Using MAGNET, a macro-economic model developed at Wageningen Economic Research, the FBD burden in 2030 was estimated taking into account an increasing population, GDP growth and urbanization in India.
About 100 million cases of foodborne diseases (FBD) were estimated for the country in 2011 but it is almost certainly an underestimation due to lack of accurate data.
This data comes from the World Health Organization (WHO) Foodborne Disease Epidemiology Reference Group (FERG) in 2015.
One out of nine people sick by 2030
Researchers found the number of FBD cases is expected to rise from 100 million in 2011 to 150-177 million in 2030.
This means that by 2030, one out of nine people on average fall sick, up from one out of 12 in 2011.
However, rich rural and urban households will be disproportionally more affected, where every third person could fall sick from foodborne disease.
Given possible underestimation of the FBD burden, GDP gains could amount to $80bn, if the illness ratio is one in three instead of one in nine.
The growing FBD burden is attributed mostly to the GDP growth followed by population growth.
The GDP effect provokes a significant increase of meat consumption by 2030 (albeit from a low base relative to the rest of the world), which is a highly susceptible category for infectious food diseases.
Due to rising domestic demand and food prices the negligible share of exports will decline further.
FBD costs may reach between $7bn–$8.4bn in 2030 which represents a significant increase from the $3bn estimated in 2011.
The share of health care costs saved due to avoided FBD illnesses ranges between 2.7% - 3.2% (depending on the FDB assessment method).
Type of household and income
Between 58,000 up to 70,000 deaths annually could be expected from FBD diseases, depending on the assessment method used, with notable differences across household groups.
It is not guaranteed households with higher income are less prone to fall sick by FBDs.
“On the contrary, due to their preference for more luxurious types of food such as meat, fruit and vegetables, richer households are paradoxically more affected than lower income households.

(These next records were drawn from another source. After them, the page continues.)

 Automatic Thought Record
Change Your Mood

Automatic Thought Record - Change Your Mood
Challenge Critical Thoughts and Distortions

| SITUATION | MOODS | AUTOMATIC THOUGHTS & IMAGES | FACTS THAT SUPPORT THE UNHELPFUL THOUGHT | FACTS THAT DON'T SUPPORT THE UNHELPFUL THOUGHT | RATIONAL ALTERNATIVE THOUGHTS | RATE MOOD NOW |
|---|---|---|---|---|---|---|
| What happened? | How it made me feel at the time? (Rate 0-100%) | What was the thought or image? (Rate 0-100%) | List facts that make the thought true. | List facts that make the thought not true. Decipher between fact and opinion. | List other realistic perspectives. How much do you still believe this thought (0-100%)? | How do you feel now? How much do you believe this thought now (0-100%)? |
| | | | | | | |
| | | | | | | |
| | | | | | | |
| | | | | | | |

“In view of the continuing process of urbanization and GDP growth, every third person in the rich urban household may be affected by FBD by 2030, which is notably more than the average one out of nine.”
Avoiding FBD burden benefits richer households first but other households benefit indirectly as incomes rise and food prices go down.
Although there is growing recognition of the importance of food safety it is not reflected in India’s public funding priorities, said researchers.
One potential benefit from the increase of food safety would be to enhance export opportunities.
When looking at existing consumer preferences data does not indicate Indians are preferring imports because of food safety reasons. Empirical evidence on food scandals shows there impact are rather short-term.
Positive impact on economy
The analysis shows investments in food safety can bring a positive impact on the Indian economy.
Favourable structural change, support of employment of skilled labour and growth of services are important positive effects of a food safety policy.
Higher income groups perform more skilled labour and a reduction of FBDs makes skilled labour-intensive sectors more competitive. Because costs of skilled labour decrease, government services become more accessible.
It can be expected that if there was a well-functioning food safety system, labour supply would be on average 0.1% higher.
Although increases in labour supply result in a decline of wages, prices for land and capital go up, which compensates the income gap of rich households.
Investments in food safety become even more urgent to avoid an increase in foodborne disease burden undoing health benefits from the diet transition from staple foods to more nutritious items such as meat, fruits and vegetables.